Implementation of Next Gen Data Warehouse
Päivitetty: 12. kesä 2019
Building a data warehouse should be started with conceptual modeling because it will create a durable and long lasting base for data warehouse. If the build is based on organization-wide common business concepts, data from different source systems can be integrated. Thus the utilisers of the data warehouse will get additional value. When conceptual modeling is done, designing the data warehouse can begin. Many important things need to be taken account in the design, such as data integration and historization, building in manageable portions and scalability of the data warehouse. All of these requirements are met in one method: Data Vault 2.0 (DV2), where modeling is based on a set of rules. Because of its set of rules, the design can be automated with dedicated tools.

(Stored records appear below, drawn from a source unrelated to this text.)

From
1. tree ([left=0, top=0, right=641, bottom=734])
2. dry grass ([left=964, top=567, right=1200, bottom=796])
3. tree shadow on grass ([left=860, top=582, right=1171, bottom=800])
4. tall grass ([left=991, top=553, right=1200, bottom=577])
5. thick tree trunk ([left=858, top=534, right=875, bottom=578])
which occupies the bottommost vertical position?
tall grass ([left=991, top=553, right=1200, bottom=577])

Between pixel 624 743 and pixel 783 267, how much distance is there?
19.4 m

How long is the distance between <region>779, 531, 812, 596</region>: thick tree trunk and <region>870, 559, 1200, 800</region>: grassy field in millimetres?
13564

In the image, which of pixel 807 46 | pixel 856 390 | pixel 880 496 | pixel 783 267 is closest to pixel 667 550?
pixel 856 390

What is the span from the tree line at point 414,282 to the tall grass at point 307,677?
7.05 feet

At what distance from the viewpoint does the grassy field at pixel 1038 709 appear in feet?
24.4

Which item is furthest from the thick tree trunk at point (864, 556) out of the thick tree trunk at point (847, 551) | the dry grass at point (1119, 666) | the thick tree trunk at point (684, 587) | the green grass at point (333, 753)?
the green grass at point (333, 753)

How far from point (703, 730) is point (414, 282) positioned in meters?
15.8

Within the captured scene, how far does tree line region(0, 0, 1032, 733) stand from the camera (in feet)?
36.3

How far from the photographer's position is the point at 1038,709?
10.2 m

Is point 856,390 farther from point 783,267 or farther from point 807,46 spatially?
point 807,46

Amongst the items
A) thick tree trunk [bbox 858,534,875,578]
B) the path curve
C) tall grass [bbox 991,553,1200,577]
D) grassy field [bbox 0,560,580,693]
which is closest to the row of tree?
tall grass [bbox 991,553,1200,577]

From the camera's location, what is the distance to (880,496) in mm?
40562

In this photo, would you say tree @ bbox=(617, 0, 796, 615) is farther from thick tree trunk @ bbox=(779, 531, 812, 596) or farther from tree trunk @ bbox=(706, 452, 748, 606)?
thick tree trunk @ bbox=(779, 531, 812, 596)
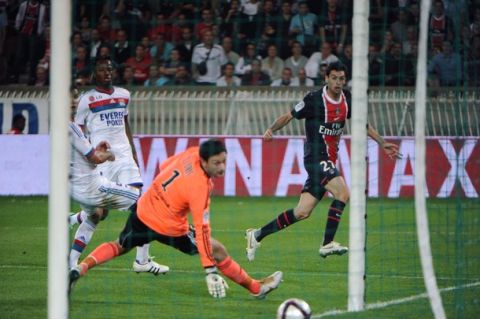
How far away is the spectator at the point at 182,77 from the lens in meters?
17.1

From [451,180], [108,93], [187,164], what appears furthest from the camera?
[451,180]

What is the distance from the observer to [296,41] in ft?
56.3

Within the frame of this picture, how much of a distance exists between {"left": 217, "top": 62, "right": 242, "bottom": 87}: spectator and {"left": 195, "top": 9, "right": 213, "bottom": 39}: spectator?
1.12m

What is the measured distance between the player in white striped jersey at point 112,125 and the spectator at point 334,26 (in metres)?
4.36

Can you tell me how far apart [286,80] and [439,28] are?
7.20m

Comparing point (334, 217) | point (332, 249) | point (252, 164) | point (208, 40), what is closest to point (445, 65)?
point (334, 217)

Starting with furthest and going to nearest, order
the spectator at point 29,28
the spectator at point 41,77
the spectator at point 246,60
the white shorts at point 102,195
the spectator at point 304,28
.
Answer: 1. the spectator at point 41,77
2. the spectator at point 246,60
3. the spectator at point 304,28
4. the spectator at point 29,28
5. the white shorts at point 102,195

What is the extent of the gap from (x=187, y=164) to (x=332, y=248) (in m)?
3.44

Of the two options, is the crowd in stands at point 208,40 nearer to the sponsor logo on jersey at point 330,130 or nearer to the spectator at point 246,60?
the spectator at point 246,60

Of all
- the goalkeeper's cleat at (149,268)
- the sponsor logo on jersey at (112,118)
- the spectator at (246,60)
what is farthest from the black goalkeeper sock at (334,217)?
the spectator at (246,60)

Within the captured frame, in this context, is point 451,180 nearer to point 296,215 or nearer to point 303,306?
point 296,215

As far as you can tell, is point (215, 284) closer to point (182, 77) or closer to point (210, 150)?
point (210, 150)

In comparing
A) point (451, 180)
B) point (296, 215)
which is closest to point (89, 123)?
point (296, 215)

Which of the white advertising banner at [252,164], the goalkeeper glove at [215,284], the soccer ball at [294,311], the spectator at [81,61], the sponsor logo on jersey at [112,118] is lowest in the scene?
the white advertising banner at [252,164]
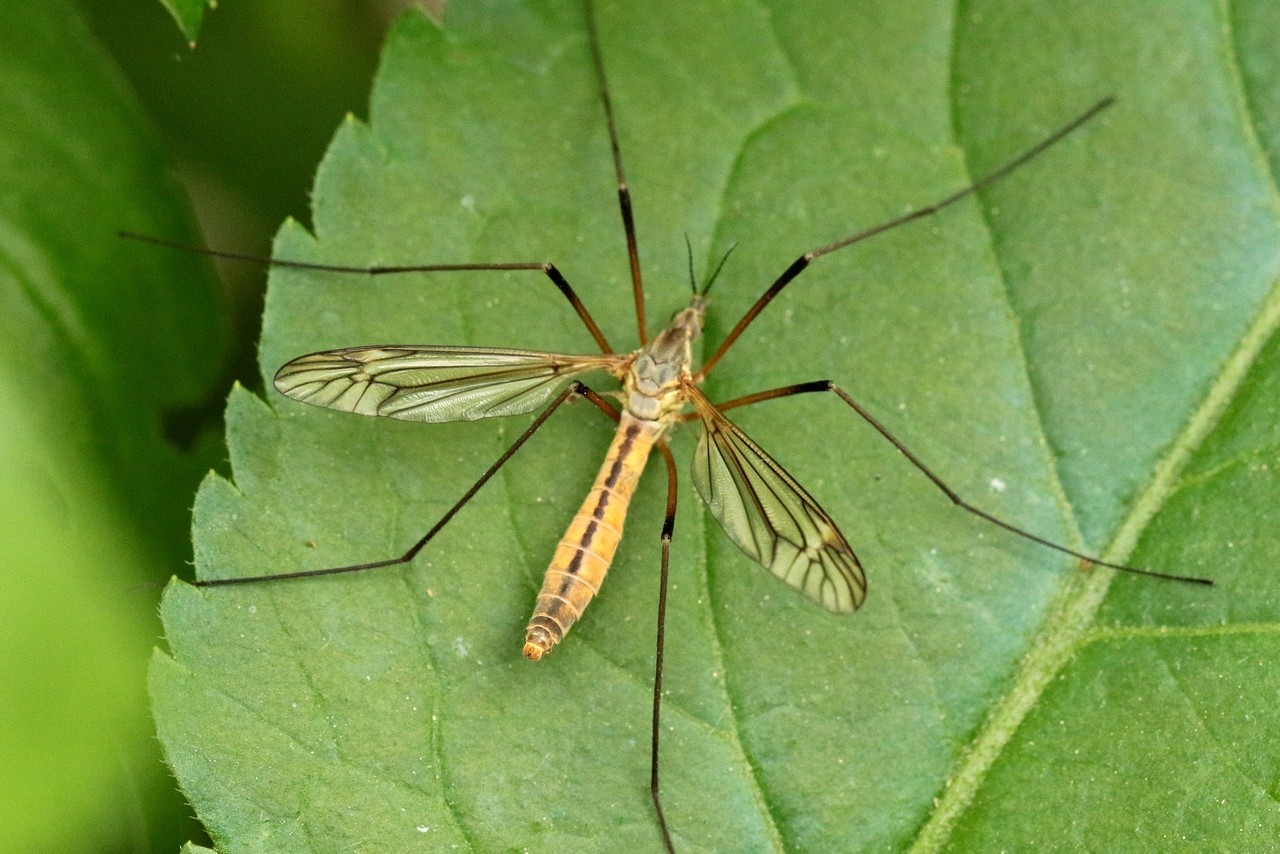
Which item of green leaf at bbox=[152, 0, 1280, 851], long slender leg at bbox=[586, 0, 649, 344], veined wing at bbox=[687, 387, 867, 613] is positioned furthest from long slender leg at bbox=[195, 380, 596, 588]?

One good tool for automatization is WhereScape, which enables the design in a model driven approach. In this case, a logical model is generated from the conceptual model based on conversion rules entered into the tool. The desired data mapping is added to the logical model from the source system interfaces, after which they are categorized with DV2 -categories. After categorizing, the design and implementation of the DV2 data warehouse can basically be left to WhereScape software.
In the following chapters, the three-layer architecture of a modern data warehouse, namely the conceptual model, the logical model, and automation of the staging area and the data vault (physical layer consists of staging are and DV) will be further elaborated. These will be done in a chronological order according to the implementation.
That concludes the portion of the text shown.